Peraltro, devo ricordare il ripetuto comportamento del Governo nell'emanare i decreti attuativi della legge delega n. 53 del 2003, anch'essi molto significativi. Infatti, sono tutti decreti importanti, ma quello che riguarda la sostituzione dell'obbligo scolastico con il fumoso diritto-dovere e quello relativo al sistema complessivo dei cicli della scuola secondaria sono particolarmente significativi; ebbene, in entrambi i casi non c'è stata l'intesa con le Regioni, un'intesa quanto mai necessaria, perché il sistema dell'istruzione e formazione deve trovare non nella contrapposizione o nella reciproca diffidenza, ma nella concertazione le modalità per dare i migliori risultati nell'interesse di tutti i cittadini. Eppure, il Governo a tutto questo non ha badato e ha sempre proceduto ignorando i pareri contrari e soprattutto - e se ne vedranno gli effetti fortemente negativi - il fatto di non aver raggiunto l'intesa necessaria sui decreti per cui ciò era richiesto.
Voglio portare un solo esempio concreto. L'assenza di intesa per quel che riguarda l'istruzione e la formazione secondaria è gravissima, in quanto l'istruzione e la formazione professionale terminano al quarto anno; si prevede un anno integrativo per poter accedere all'università e, in assenza di intesa, questa norma rischia veramente di non avere alcuna possibilità di attuazione.

DATI FORNITI:
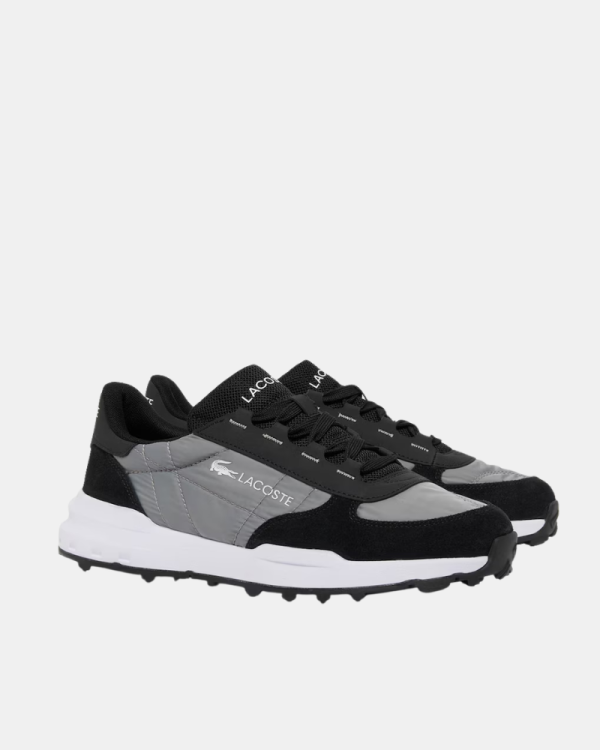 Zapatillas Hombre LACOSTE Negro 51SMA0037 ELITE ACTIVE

* * *

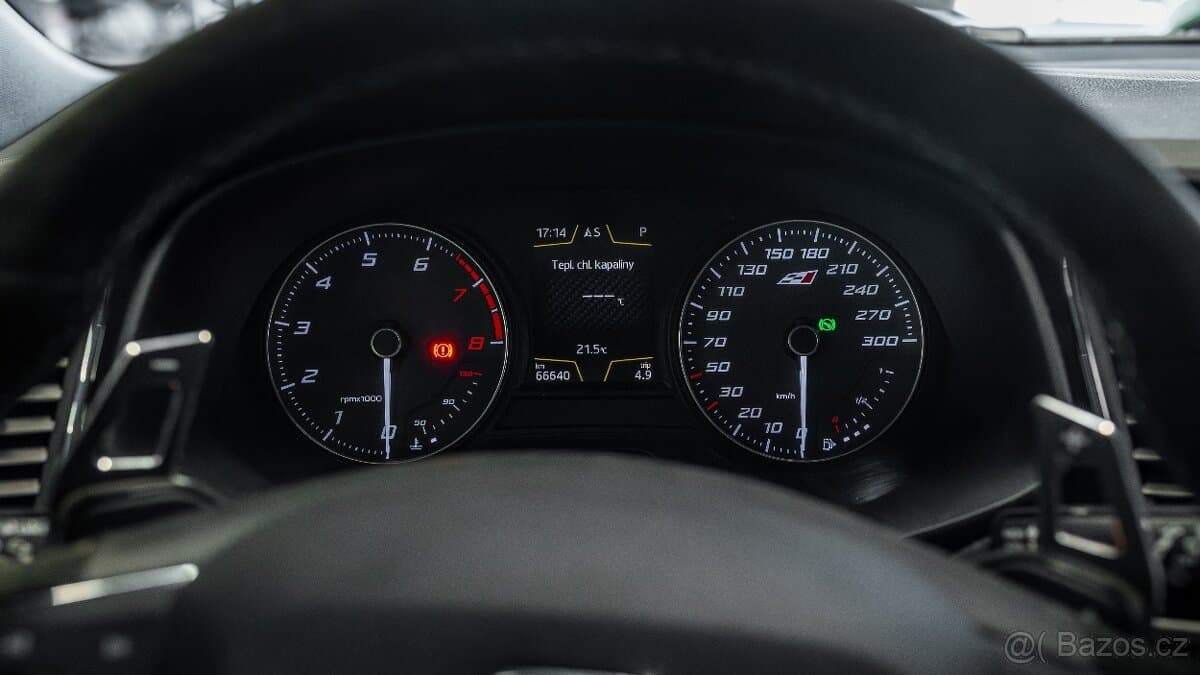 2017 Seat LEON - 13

COMPITO A:
Nel brano sui decreti scolastici, con chi il Governo non ha raggiunto l'intesa?
COMPITO B:
Prosegui il brano sui decreti scolastici a partire dalla sua ultima frase.

RISPOSTA SCRITTA A:
Con le Regioni.

RISPOSTA SCRITTA B:
Come ho detto, quindi, si tratta di un Governo estremamente accentratore che adesso, ignorando il quadro, secondo noi limpido, delle competenze segnalato precedentemente, interviene con una serie di norme. Tali norme, per quel che riguarda l'istruzione, ignorano volutamente un assetto chiaro delle competenze segnato dalla Costituzione, e, prima ancora, dalla citata legge n. 59 del 1997 e dal decreto n. 112 del 1998, applicativo di quella legge.
In tutti questi strumenti normativi era delineata un'idea chiara delle competenze dello Stato, delle Regioni e degli enti locali: la competenza esclusiva sulle norme generali dello Stato, la competenza concorrente in materia di istruzione e la competenza esclusiva delle Regioni in materia di istruzione e formazione professionale. Tutto ciò, con tutta una serie di atti già in corso, compiuti appunto sulla base della legislazione ordinaria, e un'autonomia scolastica che viene ribadita, ma che in realtà è stata disconosciuta in questi anni e rischia di essere ulteriormente compromessa dall'approvazione di questa modifica costituzionale nefasta - uso questo termine senza timori - per la scuola e per il sistema dell'istruzione e formazione professionale.
In realtà, quanto viene scritto sull'affidare competenza esclusiva, dal punto di vista legislativo, alle Regioni sul tema dell'istruzione, in parte è già in essere, e, soprattutto se si riconosce l'autonomia scolastica, non può essere oggetto di intervento centralizzato. Ad esempio, ricordo che la gestione degli istituti è demandata alla scuola già dall'articolo 23 della legge n. 59 del 1997; questo è già stato fatto e alcuni termini, quindi, rischiano soltanto di creare caos e confusione legislativa.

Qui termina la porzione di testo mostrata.